Law of Similars
Page 19
Abby seemed to like Carissa, but I wondered if she was simply putting up a good front because she hadn’t a choice. First this woman had joined us at the church Christmas Eve, and now, two days later, she was at our home reading to her before dinner. Abby was indeed adaptable, but she was also very smart: I figured she probably knew she could get this lady to read her a few extra books. Maybe she thought she could even convince Carissa to invent some new voices for the small world of Barbies she liked to build on the floor.
“And this is my favorite part of Paris. It’s a cemetery called Père Lachaise. Madeline and all her friends are running through the tombstones looking for the dog that rescued Madeline.”
“My mommy’s buried in a cemetery. But it’s not in Paris. It’s right here in Vermont.”
“I’ll bet it’s very pretty.”
“I guess. It’s different from this,” she said, pointing at the picture in the book. “Nothing looks as big.”
“There’s something to be said for small, Miss Abby Fowler. Don’t lose sight of that.”
Abby twirled a tuft of her hair, unsure whether she agreed. When she was silent, Carissa went on, “The markers at Père Lachaise just happen to be very large. Some people would say too large. And there are lots and lots of them, and they’re all very close together. The statues, too. See this one? It’s a statue of a famous musician.” She tapped the spot in the illustration where Bemelmans had drawn Chopin’s headstone, and then quickly turned the page.
“These are called domes,” she said, referring to a picture of Madeline and the girls near the Sacred Heart Basilica in Montmartre. “They’re a part of the church on the highest hill in the city. When you stand on the hill, you can see almost all of Paris.”

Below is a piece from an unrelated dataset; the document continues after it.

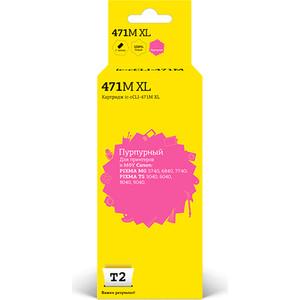 Картридж T2 CLI-471M XL (IC-CCLI-471M XL) t2 ic ccli 426y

“Daddy, someday can we go to Paris? I want to see those domes and those statues. And that tower.”
“Absolutely,” I said. I wondered if showing Abby Paris via a Madeline book was helping Carissa to press Richard Emmons from her mind, or whether—perhaps like Abby—she was being polite. This little girl, after all, was the daughter of the man she was sleeping with. Slept with. Slept with one time. Either way, Carissa seemed to be content. And Abby was entranced.
“If you go, you have to let me come, too,” Carissa said. “I love Paris.”
“You can see a really big picture of Paris on the walls in Carissa’s office,” I told Abby.
“How big?”
“Floor to ceiling.”
“Is Madeline in it?”
Carissa abruptly reached under the girl and picked her up, then dropped her into her lap. “Nope, she’s not. Maybe someday you’ll have to bring your crayons and markers and put her there.”
“In the picture?”
“Sure.”
“You’d let me draw on the wall?” Abby sounded at once incredulous and pleased.
“Well, it sounds like I need a Madeline.”
“I’m not allowed to draw on the walls here, you know.”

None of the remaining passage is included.